[[ Data listing open ]]

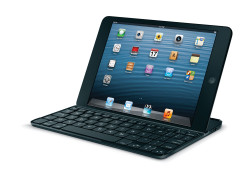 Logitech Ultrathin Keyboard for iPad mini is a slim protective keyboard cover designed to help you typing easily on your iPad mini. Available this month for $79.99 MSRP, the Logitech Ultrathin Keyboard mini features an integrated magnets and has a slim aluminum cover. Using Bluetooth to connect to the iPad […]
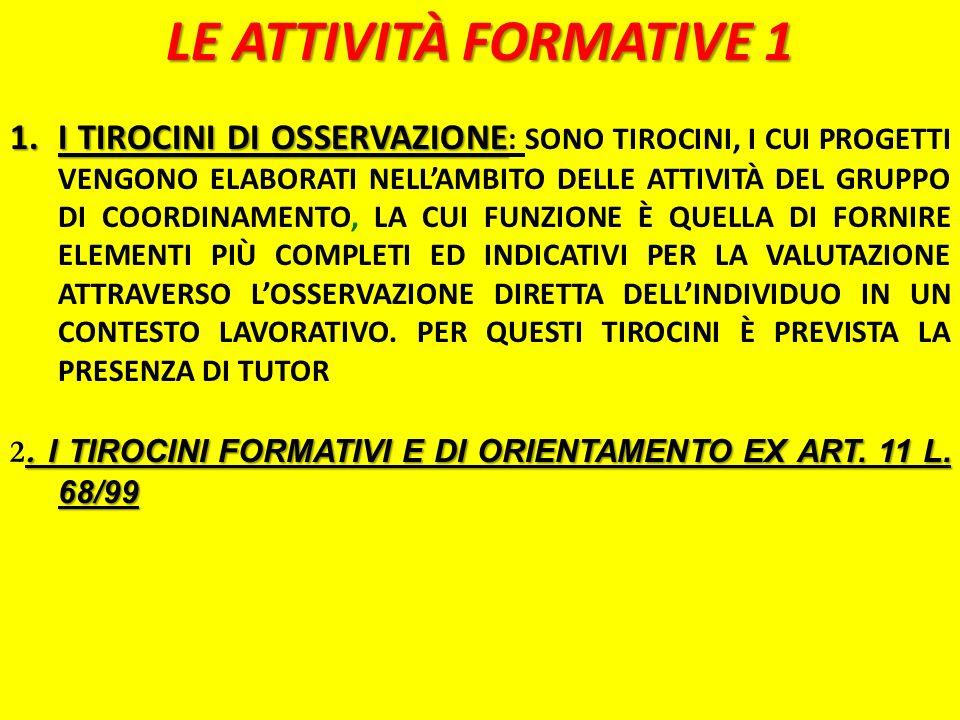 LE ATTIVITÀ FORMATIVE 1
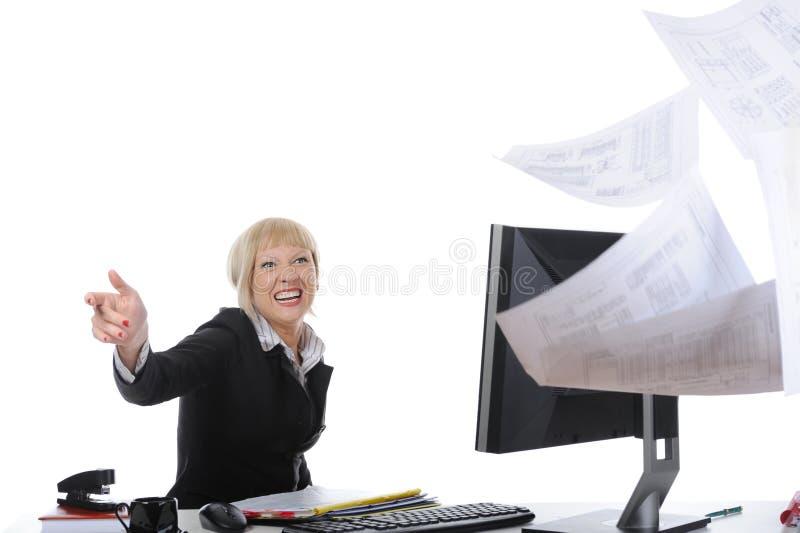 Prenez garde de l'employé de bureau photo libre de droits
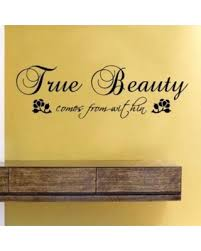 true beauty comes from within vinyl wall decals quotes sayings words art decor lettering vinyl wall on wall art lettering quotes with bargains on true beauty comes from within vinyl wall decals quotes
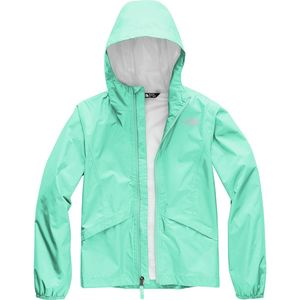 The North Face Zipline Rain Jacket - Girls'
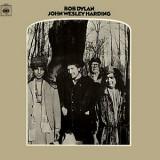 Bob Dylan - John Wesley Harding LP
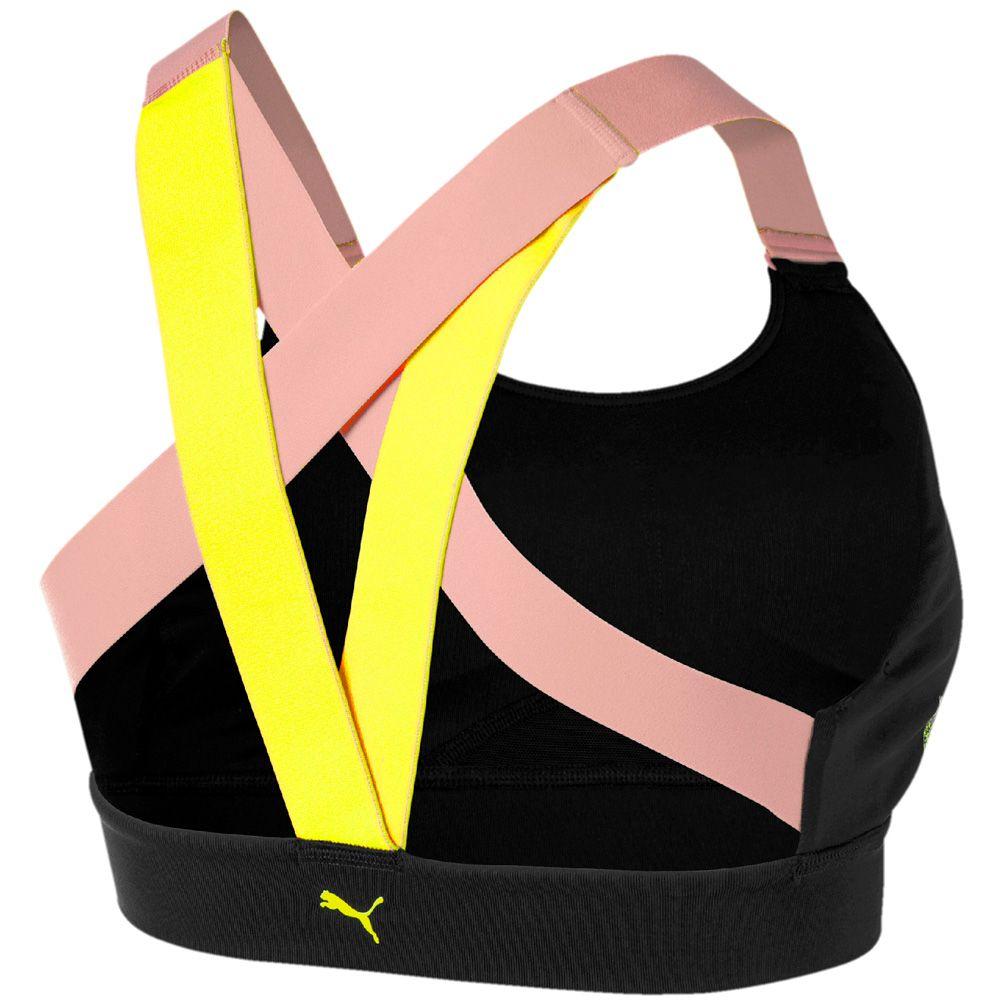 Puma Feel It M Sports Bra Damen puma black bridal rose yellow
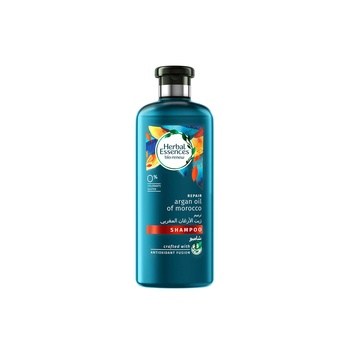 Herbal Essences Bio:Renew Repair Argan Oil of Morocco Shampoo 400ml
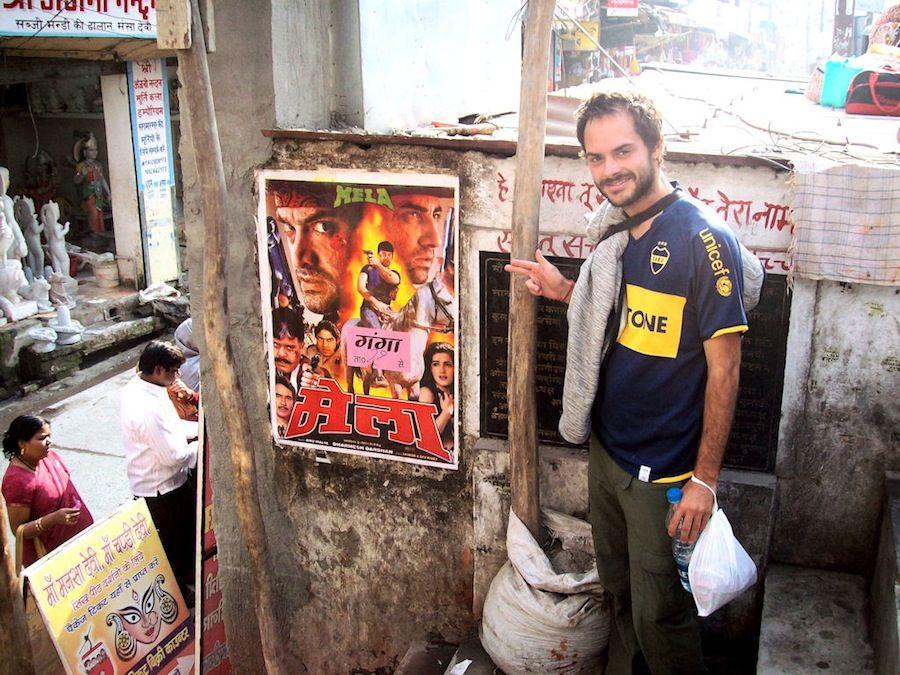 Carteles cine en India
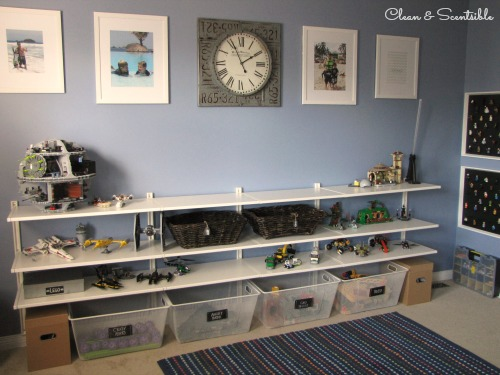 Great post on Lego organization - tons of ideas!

[[ Data listing closed ]]

Exercise instructions ->
Transcribe every entry exactly, omitting pictures.

Result of the exercise ->
 Logitech Ultrathin Keyboard for iPad mini is a slim protective keyboard cover designed to help you typing easily on your iPad mini. Available this month for $79.99 MSRP, the Logitech Ultrathin Keyboard mini features an integrated magnets and has a slim aluminum cover. Using Bluetooth to connect to the iPad […]
 LE ATTIVITÀ FORMATIVE 1
 Prenez garde de l'employé de bureau photo libre de droits
 true beauty comes from within vinyl wall decals quotes sayings words art decor lettering vinyl wall on wall art lettering quotes with bargains on true beauty comes from within vinyl wall decals quotes
 The North Face Zipline Rain Jacket - Girls'
 Bob Dylan - John Wesley Harding LP
 Puma Feel It M Sports Bra Damen puma black bridal rose yellow
 Herbal Essences Bio:Renew Repair Argan Oil of Morocco Shampoo 400ml
 Carteles cine en India
 Great post on Lego organization - tons of ideas!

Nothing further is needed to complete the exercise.